Non causa di noi stessi siamo costituiti da miseria, pertanto gerarchicamente incardinati con grado subalterno nella natura che, invece, regna causa di sé. Così, per essere e per potere, ci dobbiamo inglobare nel grande sovrastante funzionamento obbedendo alle sue fagocitanti leggi. Se le cose stanno così, che tale grande funzionamento sia la Natura, un’accademia militare o una Chiesa, poco cambia, perché il nostro potere (libertà) può attuarsi solo ottemperando un imperativo altro e alto.
Basta guardarsi in giro per osservare l’imperversare di un “naturalismo religioso” che, nonostante l’ateismo proclamato dai suoi autori, o meglio l’agnosticismo che oggi fa tanto fighi, impregna il naturale di soprannaturale, emulando i precetti dei monoteismi.
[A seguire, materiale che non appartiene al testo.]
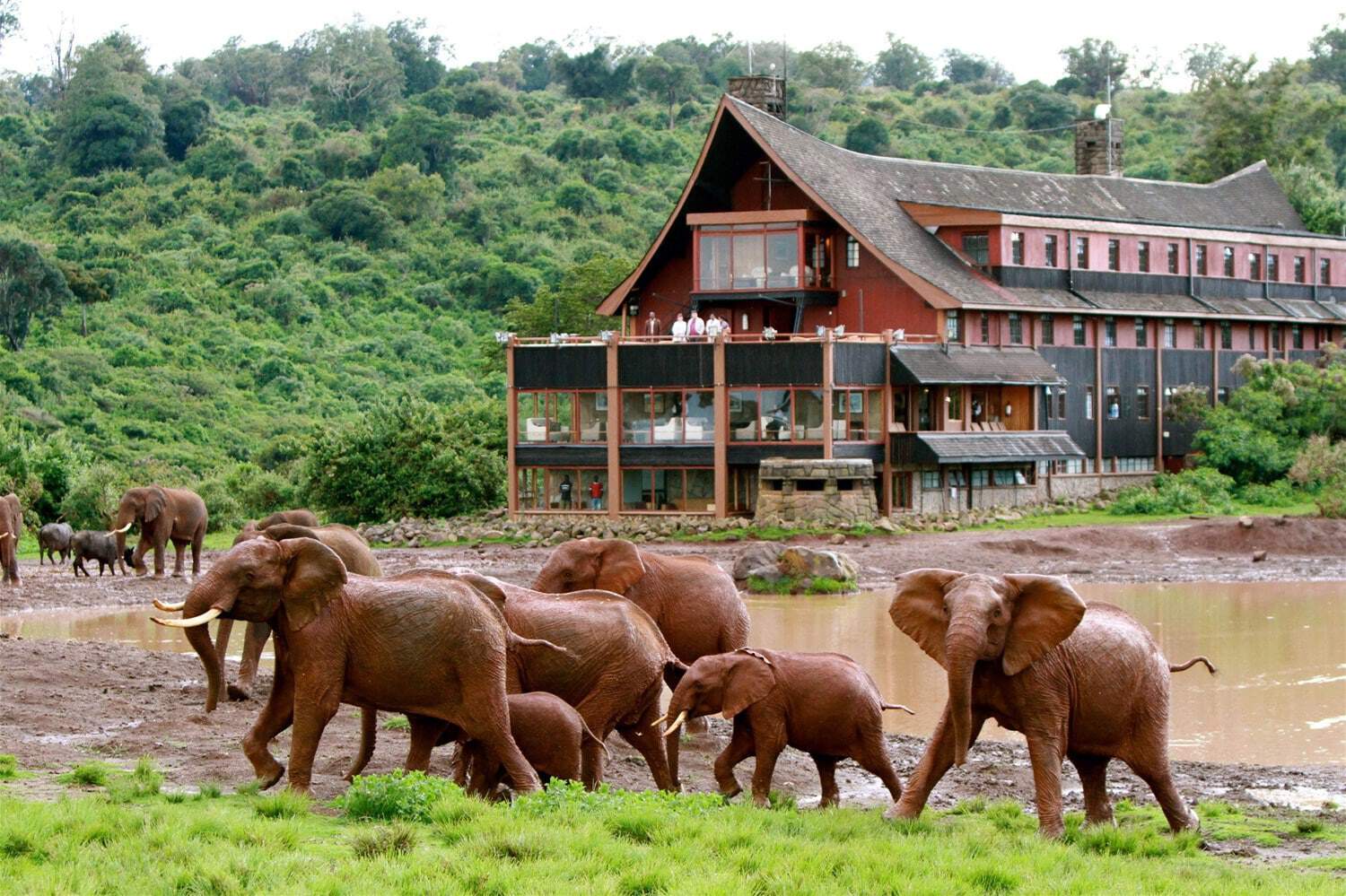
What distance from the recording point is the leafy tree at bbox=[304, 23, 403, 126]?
120 m

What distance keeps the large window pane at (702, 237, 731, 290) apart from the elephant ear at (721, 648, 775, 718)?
129ft

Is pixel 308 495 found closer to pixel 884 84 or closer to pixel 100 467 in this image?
pixel 100 467

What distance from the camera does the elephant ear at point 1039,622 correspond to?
13.1m

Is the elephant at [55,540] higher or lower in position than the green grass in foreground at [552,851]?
lower

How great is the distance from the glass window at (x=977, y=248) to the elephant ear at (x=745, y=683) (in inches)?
1671

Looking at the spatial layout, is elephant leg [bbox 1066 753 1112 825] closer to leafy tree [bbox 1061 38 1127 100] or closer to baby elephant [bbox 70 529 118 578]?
baby elephant [bbox 70 529 118 578]

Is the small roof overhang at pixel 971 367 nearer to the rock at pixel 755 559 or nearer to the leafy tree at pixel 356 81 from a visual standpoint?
the rock at pixel 755 559

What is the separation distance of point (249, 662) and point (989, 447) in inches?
1323

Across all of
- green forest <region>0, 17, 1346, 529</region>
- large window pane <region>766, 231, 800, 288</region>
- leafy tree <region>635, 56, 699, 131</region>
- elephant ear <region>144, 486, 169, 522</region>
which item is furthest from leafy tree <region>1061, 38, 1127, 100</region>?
elephant ear <region>144, 486, 169, 522</region>

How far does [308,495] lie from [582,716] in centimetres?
3698

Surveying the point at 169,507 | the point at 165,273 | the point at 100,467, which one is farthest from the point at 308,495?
the point at 165,273

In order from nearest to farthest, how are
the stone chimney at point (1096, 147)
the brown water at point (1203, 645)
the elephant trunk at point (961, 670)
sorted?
the elephant trunk at point (961, 670) → the brown water at point (1203, 645) → the stone chimney at point (1096, 147)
Nel leggere un libro di naturalismo sociologico, pubblicato di recente, avevo provato a sostituire “Natura” con “Maria Vergine Immacolata” e il testo accettava l’inserimento senza lamentarsi e senza mostrare sbavature stilistiche. Qualcosa non va.
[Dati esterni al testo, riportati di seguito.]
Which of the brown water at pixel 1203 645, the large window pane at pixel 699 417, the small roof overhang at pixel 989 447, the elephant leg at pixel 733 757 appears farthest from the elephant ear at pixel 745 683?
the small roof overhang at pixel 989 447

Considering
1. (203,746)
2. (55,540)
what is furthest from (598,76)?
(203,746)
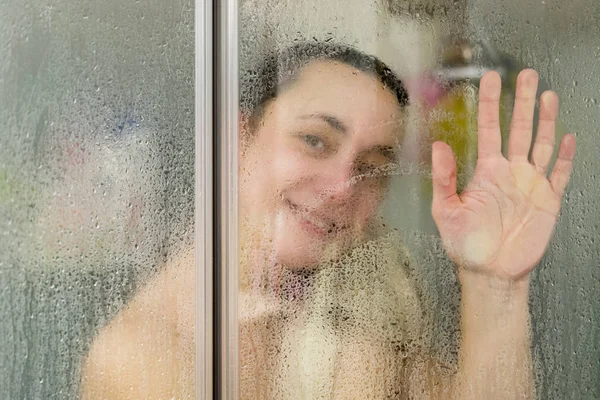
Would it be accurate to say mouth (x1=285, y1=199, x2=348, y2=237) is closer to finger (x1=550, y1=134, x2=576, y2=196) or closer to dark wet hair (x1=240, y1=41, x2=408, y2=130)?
dark wet hair (x1=240, y1=41, x2=408, y2=130)

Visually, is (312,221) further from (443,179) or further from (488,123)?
→ (488,123)

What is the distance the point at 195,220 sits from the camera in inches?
33.1

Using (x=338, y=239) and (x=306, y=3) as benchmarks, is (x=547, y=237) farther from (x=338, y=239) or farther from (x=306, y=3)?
(x=306, y=3)

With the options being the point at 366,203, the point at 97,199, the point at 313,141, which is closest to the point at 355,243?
the point at 366,203

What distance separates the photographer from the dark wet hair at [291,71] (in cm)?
86

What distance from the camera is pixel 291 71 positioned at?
870 millimetres

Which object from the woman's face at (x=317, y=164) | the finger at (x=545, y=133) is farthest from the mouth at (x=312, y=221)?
the finger at (x=545, y=133)

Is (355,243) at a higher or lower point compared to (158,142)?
lower

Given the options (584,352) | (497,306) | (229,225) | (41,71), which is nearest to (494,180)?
(497,306)

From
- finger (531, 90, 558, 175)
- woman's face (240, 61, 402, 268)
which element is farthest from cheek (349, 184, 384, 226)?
A: finger (531, 90, 558, 175)

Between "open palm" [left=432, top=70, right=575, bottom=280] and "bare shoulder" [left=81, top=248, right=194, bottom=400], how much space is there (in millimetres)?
407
Vedo due possibilità per emanciparci da questa confusione, la prima è di sostituire quel “adattarsi” con “allearsi”, nonostante la persistenza di retrogusto biblico è già qualcosa. La seconda è non separare la persona dalla Natura, ovvero io, tu, lui, siamo natura: chi cura un giardino sa che la bellezza di una pianta lo spinge a duplicarla e il buon sapore di un frutto a raccoglierlo così da spargerne i semi, insomma appartenenza, nella fattispecie eco-appartenenza. Ma, anche qui, non ci discostiamo poi tanto dalle religioni, cristianesimo cattolico in primis, visto che “appartenenza” è lemma, oltreché strutturale dell' 'ndràngheta, squisitamente ecclesiastico. Si potrebbe obiettare che le narrazioni religiose hanno attinto, a piene mani, dalla natura e che, dunque, i due "fronti" si compenetrano, perlomeno culturalmente. Vero, ma il punto mi sembra un altro: la selezione naturale, più spietata di un inquisitore del medioevo, non contempla il libero arbitrio - del quale homo sapiens detiene il copyright - per questo il rapporto della libertà personale con la natura persiste problematico, come quello del disgraziato cane, libero e potente nello spazio concesso dalla lunghezza della sua catena.
Non ci rimane che sguinzagliarci cercando, caso per caso, di volta in volta, circoscritte personali possibilità (spazi) da indagare e provare, per incontrare una giusta misura della nostra libertà e potere con il resto dell’universo.